Structured Concurrency​
With fibers, we can have hundreds of thousands and even millions of fibers that are started and working together. So we can reach a very massive concurrency with fibers. Now how can we manage all these fibers? Some of them are top-level fibers and some others are forked and become children of their parents. How can we manage their scopes, how to keep track of all fibers, and prevent them to leak? What happens to the execution of a child fiber if its parent execution is interrupted? The child fibers should be scoped to their parent fibers. We need a way to manage these scopes automatically. This is where structured concurrency shines.
Important:
It's worth mentioning that in the ZIO model, all code runs on fibers. There is no such thing as code that is executed outside of fibers. When we create a main function in ZIO that returns an effect, then even if we don't explicitly fork a fiber, the effect will be executed on what is called the main fiber. It's a top-level fiber.

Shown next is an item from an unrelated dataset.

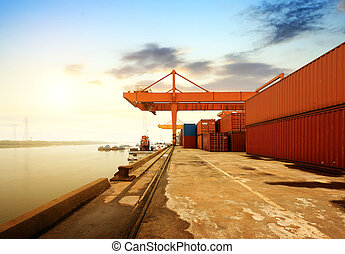 Large Container Terminal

It's just like if we have a main function in Java then that main function will execute on the main thread. There is no code in Java that does not execute on a thread. All code executes on a thread even if you didn't create a thread.

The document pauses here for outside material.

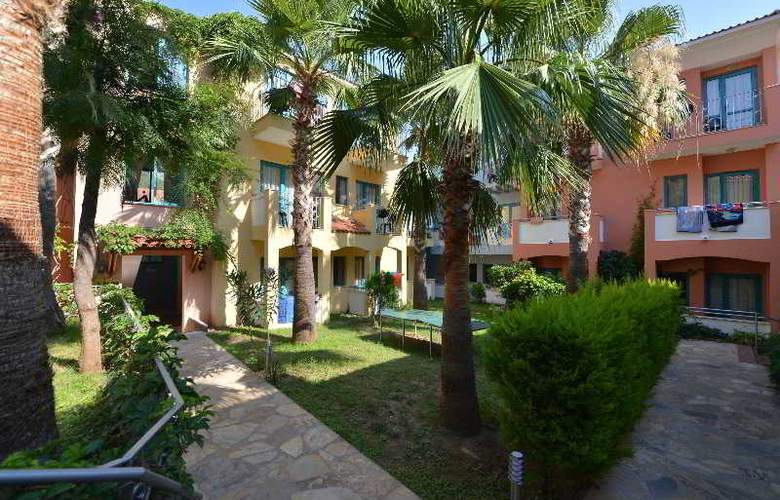 Montebello Beach Hotel - Hotel - 3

ZIO provides structured concurrency. The way ZIO's structured concurrency works is that the child fibers are scoped to their parent fibers which means that when the parent effect finishes execution, then all childs' effects will be automatically interrupted. So when we fork, and we get back a fiber, the fiber's lifetime is bound to the parent fiber that forked it. It is almost impossible to leak fibers because child fibers are guaranteed to complete before their parents.
The structured concurrency gives us a way to reason about fiber lifespans. We can statically reason about the lifetimes of children fibers just by looking at our code. We don't need to insert complicated logic to keep track of all the child fibers and manually shut them down.
Global Lifetime​
Sometimes we want a child fiber to outlive the scope of the parent. What can we do in that case? Well, ZIO offers an operator called forkDaemon
which forks the fiber as a daemon fiber. Daemon fibers can outlive their parents. They can live forever. They run in the background doing their work until they end with failure or success. This gives us a way to spawn background jobs that should just keep on going regardless of what happens to the parent.
Fine-grained Scope​
If we need a very flexible fine-grained control over the lifetime of a fiber there is another operator called forkin
. We can fork a fiber inside a specific scope, and when that scope is closed then the fiber will be terminated.
Fiber Data Types​
ZIO fiber contains a few data types that can help us to solve complex problems:
- Fiber — A fiber value models an
IO
value that has started running, and is the moral equivalent of a green thread. - Fiber.Status —
Fiber.Status
describes the current status of a Fiber. - FiberId —
FiberId
describes the unique identity of a Fiber.